Light tubes - the fine art winner

posted: 01 August 2010

An artist who creates artwork from light tubes and laces, has been awarded the Gold Medal for Fine Art at the 2010 Blaenau Gwent & Heads of the Valleys National Eisteddfod of Wales.

Simon Fenoulhet of Cardiff won the accolade along with £3,000 for his light installations Vivid Seam and Line upon Line.

The Gold Medal for Craft and Design at the Eisteddfod, held in Ebbw Vale, was won by Cardiff-based Portugese artist Natalia Dias for her collection of allegorical ceramic works. She also receives £3,000.

It is the first time both have exhibited at the National Eisteddfod of Wales.

The Gold Medal for Architecture was withheld this year.

The 2010 Visual Arts Exhibition is held in one of subterranean spaces on the site of the former Ebbw Vale steelworks.

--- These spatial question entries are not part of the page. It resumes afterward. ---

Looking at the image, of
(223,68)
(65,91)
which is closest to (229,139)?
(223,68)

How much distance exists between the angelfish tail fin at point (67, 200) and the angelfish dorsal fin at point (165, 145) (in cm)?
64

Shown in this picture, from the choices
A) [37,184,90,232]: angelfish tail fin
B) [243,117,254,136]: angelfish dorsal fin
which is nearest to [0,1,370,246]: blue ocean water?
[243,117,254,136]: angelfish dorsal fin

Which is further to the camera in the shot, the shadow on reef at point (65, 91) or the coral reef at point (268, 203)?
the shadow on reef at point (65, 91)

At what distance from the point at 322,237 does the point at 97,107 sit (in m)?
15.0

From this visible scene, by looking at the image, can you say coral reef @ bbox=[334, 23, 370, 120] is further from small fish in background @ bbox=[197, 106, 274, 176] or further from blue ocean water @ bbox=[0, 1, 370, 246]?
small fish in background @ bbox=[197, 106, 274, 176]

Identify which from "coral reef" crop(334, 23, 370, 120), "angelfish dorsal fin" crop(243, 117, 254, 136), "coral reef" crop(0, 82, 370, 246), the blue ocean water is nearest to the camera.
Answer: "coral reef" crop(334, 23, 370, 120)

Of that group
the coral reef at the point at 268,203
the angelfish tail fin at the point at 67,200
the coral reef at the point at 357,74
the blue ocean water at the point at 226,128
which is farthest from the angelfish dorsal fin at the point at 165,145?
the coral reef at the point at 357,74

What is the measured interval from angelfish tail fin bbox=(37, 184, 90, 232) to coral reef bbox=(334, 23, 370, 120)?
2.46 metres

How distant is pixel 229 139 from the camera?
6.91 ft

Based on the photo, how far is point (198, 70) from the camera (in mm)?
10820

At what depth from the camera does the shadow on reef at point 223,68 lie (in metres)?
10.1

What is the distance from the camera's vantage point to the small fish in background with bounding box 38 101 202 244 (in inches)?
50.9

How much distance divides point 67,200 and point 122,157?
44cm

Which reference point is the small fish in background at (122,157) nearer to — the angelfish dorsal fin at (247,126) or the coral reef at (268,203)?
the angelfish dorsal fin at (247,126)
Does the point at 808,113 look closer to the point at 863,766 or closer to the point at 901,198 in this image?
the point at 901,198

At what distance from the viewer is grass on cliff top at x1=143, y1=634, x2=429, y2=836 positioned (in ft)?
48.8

"I use light as my primary means of presenting and changing the objects I employ." said Simon Fenoulhet who works from his studio at Chapter Arts Centre in Cardiff.

"Glowing tubes or straws can be transformed by the simple act of making the light come from within rather than reflecting off the surface. They stand in isolation from their surroundings as the only source of illumination and take on a beauty and iridescence that is not normally associated with household objects."

"Light, with all its enchanting and beguiling properties, is an underlying characteristic at the root of this artist's practice," said Chris Coppock on behalf of the selectors.

"Simon Fenoulhet delights in literally illuminating and re-presenting banal every day objects and materials, set in new and unworldly contexts."

The ceramic work of Natalia Dias Talking about the winner of the Gold Medal for Craft and Design, one of the selectors, Pamela Rawnsley said of the selection process: "From the first day, there was work that shone out, whilst others quietly revealed themselves more and more in subsequent meetings. But Natalia Dias' pieces sung out to all of us from the early stages."

"Natalia Dias' ceramics are probably the most visceral and beautiful pieces of work that I have seen in this medium in a long time," added fellow selector, John Selway.

"This body of work is a surreal mix of fact and fantasy," said the artist who has developed the image of the human heart to be the main motif in her work.

"These desirable objects - visceral candy and religious innuendo - have been inspired by the flamboyant 16th century French Palissy Ware. Adopted later, around the 19th century, by Portuguese artists, this longstanding tradition is now in threat of extinction. I am now drawing my own cultural identity closer to the art education that I have received in Wales and creating ceramic hybrids from both influences."